— What is being asked —
Write out the lines below exactly, beginning at the one with "Hamas Demands Ceasefire" and stopping after the one with "withdrawal from Gaza."; the pictures are not copied.

------ Provided material ------

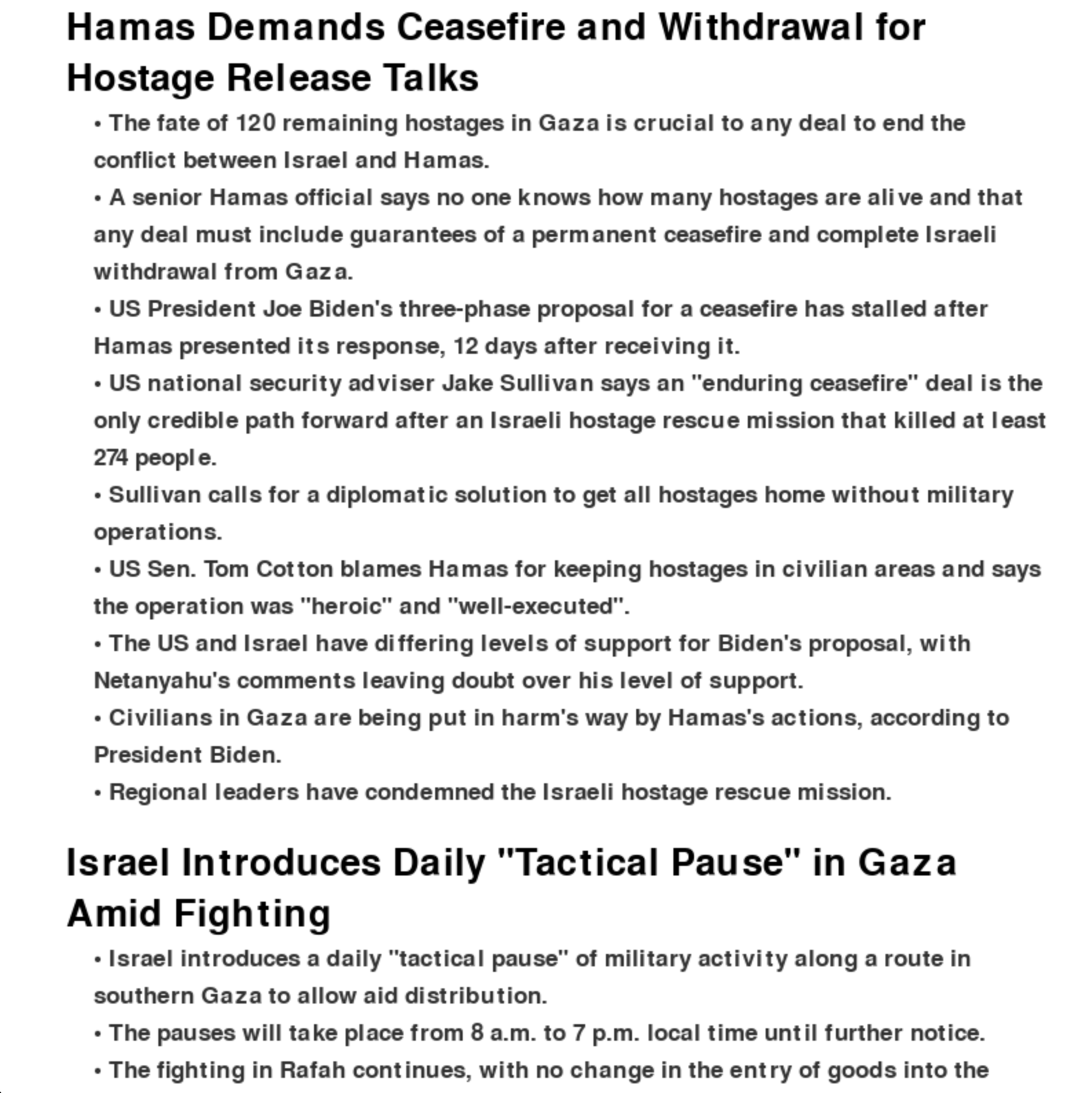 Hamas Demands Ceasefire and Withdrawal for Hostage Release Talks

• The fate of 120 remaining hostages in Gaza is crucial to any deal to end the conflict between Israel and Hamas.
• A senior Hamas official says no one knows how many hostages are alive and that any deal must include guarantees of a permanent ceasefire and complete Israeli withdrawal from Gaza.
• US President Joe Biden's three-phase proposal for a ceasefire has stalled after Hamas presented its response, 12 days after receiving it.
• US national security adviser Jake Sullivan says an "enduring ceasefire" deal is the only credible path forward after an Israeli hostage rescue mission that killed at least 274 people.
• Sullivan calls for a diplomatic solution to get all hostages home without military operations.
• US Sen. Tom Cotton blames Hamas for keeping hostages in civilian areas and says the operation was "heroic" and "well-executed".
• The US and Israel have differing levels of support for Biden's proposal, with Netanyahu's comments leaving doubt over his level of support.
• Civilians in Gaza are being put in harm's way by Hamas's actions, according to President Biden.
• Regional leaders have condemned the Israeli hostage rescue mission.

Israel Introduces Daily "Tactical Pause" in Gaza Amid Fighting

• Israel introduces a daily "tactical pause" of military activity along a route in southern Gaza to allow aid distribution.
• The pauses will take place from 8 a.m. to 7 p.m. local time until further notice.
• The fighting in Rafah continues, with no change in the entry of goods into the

------
------ Provided material ------

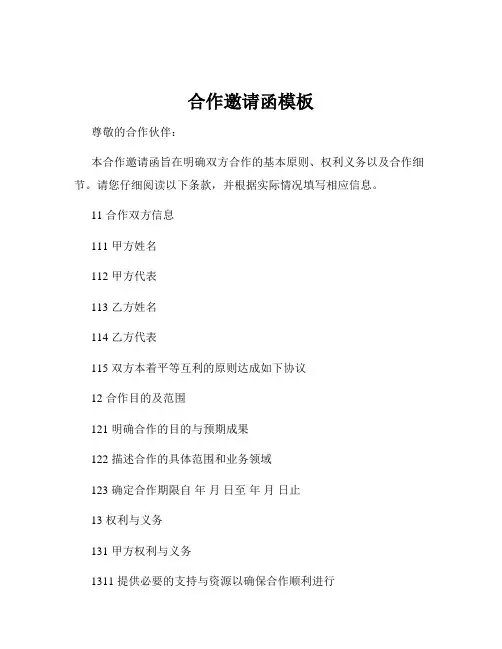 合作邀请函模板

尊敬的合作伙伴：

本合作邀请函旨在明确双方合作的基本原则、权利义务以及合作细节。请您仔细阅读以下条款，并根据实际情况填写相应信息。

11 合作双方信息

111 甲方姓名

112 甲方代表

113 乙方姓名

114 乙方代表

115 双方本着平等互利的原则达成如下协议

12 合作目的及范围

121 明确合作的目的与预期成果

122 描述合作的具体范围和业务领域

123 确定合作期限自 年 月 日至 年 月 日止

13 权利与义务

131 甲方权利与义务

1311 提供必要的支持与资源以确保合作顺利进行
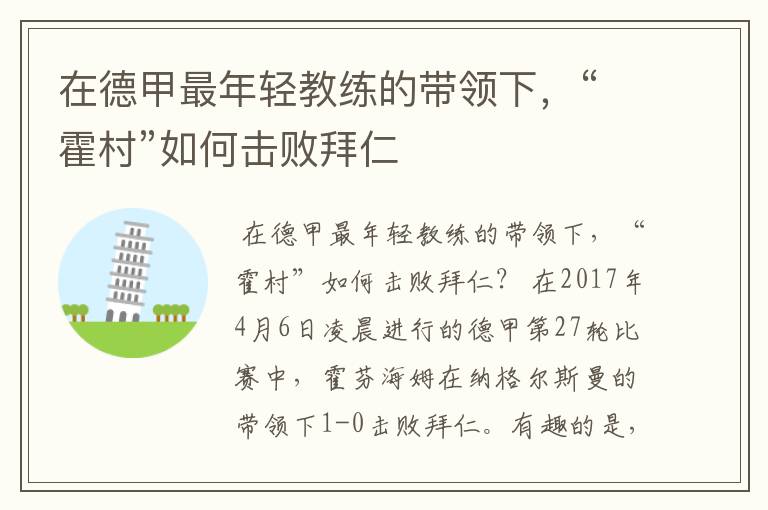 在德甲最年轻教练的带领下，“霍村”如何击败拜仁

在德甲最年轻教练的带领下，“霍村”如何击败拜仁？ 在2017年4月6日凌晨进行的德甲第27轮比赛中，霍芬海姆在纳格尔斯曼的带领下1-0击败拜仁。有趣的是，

------

— Answer box —
 Hamas Demands Ceasefire and Withdrawal for Hostage Release Talks

• The fate of 120 remaining hostages in Gaza is crucial to any deal to end the conflict between Israel and Hamas.
• A senior Hamas official says no one knows how many hostages are alive and that any deal must include guarantees of a permanent ceasefire and complete Israeli withdrawal from Gaza.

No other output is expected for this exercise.